Home
Predigten
 
 

Predigt über Mk 12,41 - 44

am 7.8.2022
8. Sonntag nach Trinitatis

Ort:
Grenzach


Die Gnade unseres Herrn Jesus Christus und die Liebe Gottes und die Gemeinschaft des Heiligen Geistes sei mit euch allen. Amen.

Liebe Schwestern und Brüder, liebe Gemeinde!

Einleitung

Es gibt Themen über die spricht man nicht. Das lehrt uns auch der Volksmund. Es mag hie und da Gründe dafür geben, dass wir das so handhaben, und doch hilft es letztlich nicht, wenn Dinge totgeschwiegen oder nur hinter vorgehaltener Hand diskutiert werden. Das kennen wir womöglich aus eigener Erfahrung und wissen, dass sich solche Themen dann eruptiv in den Vordergrund drängen.

Im Gegensatz dazu nimmt Jesus kein Blatt vor den Mund und spricht immer wieder auch unangenehme Themen an, Themen um die wir lieber einen möglichst großen Bogen machen. So auch im Predigttext für den heutigen Sonntag.

Ich lese:

- Text lesen: Mk 12, 41 – 44 -

Nur vier Verse, aber vier Verse die es in sich haben und uns herausfordern – wenn wir genauer hinausschauen. Ich weiß nicht wie es ihnen beim ersten hören ergangenen ist, ich jedenfalls habe mich ertappt gefühlt. Ertappt weil ich mich insgeheim mit der armen Witwe verglichen habe und merke, nein, so bin ich nicht. Diese Courage bringe ich nicht auf, das ist bei mir anders. Und selbst im Vergleich mit den Reichen gerate ich durchaus ins Hintertreffen. Da gibt es zu viel was mich davon abhält, mein Geld einfach so wegzugeben. Vieles, für das ich Vorsorge treffen muss – fürs Alter, die Kinder, deren Studium oder Ausbildung, für Vorsorge für unvorhergesehene Ereignisse – das alte Auto oder der Kühlschrank oder die lang ersehnte Urlaubsreise.

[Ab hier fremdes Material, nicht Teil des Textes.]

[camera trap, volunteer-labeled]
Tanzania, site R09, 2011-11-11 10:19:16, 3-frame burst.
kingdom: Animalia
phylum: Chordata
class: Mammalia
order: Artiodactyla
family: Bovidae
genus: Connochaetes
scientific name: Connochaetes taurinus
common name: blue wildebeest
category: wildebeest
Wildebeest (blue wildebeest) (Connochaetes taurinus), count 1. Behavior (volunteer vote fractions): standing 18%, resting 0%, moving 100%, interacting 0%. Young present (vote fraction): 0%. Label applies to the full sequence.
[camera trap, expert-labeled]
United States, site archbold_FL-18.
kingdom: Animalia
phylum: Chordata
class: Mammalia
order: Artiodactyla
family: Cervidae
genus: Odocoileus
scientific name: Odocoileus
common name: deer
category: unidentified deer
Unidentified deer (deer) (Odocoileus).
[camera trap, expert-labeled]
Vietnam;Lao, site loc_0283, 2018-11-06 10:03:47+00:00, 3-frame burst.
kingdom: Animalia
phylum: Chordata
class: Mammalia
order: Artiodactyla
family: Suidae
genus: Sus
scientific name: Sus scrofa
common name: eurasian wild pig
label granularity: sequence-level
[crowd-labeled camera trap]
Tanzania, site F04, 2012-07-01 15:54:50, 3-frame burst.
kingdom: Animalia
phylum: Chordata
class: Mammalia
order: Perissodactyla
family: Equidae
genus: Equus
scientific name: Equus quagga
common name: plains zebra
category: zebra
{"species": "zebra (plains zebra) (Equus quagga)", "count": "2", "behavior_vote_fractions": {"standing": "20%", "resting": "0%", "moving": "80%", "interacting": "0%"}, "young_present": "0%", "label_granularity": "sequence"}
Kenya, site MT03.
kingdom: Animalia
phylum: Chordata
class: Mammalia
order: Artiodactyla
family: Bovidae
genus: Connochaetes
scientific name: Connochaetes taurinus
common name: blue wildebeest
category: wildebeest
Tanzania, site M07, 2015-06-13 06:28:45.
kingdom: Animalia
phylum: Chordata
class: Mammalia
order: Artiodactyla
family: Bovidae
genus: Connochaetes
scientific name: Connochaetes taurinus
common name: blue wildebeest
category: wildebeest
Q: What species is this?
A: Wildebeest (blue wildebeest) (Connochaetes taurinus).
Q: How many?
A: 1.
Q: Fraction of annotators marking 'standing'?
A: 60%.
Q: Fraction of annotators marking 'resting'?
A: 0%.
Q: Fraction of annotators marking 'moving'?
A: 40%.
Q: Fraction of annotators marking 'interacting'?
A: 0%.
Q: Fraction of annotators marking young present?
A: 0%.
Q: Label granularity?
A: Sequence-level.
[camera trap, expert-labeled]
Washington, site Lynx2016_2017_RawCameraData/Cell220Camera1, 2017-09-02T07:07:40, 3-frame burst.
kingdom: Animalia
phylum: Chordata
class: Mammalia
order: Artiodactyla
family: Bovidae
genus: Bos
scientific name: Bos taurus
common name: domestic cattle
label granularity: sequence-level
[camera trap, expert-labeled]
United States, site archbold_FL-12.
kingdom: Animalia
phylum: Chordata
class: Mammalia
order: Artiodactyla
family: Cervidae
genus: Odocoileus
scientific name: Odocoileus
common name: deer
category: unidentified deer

Das Thema Reichtum und Armut scheint mir nicht so ganz einfach, so schwarz - weiß zu sein, wie es auf den ersten Blick anmutet. Denn wer ist reich und wer ist arm? Wo beginnt Reichtum und wo endet die Armut? Denn beides sind keine absoluten Begriffe, sie definieren sich immer im Verhältnis zu einer anderen Größe, in der Regel zu einem Durchschnitt von etwas. Deswegen kann man nicht sagen, ab einem bestimmten Betrag auf dem Bankkonto ist jemand reich oder arm. Aber Reichtum und Armut sind nicht nur Themen für den oder die Einzelne sondern sind immer auch Gesellschaftsthemen. Das können wir bereits aus dem Alten Testament lernen1. Wir leben in einer der reichsten und wohlhabendsten Gesellschaften dieser Erde, und trotz ausgeklügeltem Sozialstatt mit den unterschiedlichen Hilfen, trotz Millionen Spenden die jedes Jahr für die unterschiedlichen Anlässe gegeben werden, gibt es auch bei uns Menschen, die, damit sie genügend zum Leben haben, in Mülltonnen nach Pfandflaschen suchen, manche einer Zweit- oder gar Drittbeschäftigung nachgehen oder sich als Rentnerin noch etwas dazu verdienen müssen. Hier von der Kanzel Lösungen anzubieten erachte ich immer für schwierig, denn fast immer bleibt es bei moralischen Ratschlägen, die vielfach weniger Rat oder Lösung als vielmehr „Schläge“ sind weil sie zu pauschal und zu wenig den Einzelfall im Blick haben.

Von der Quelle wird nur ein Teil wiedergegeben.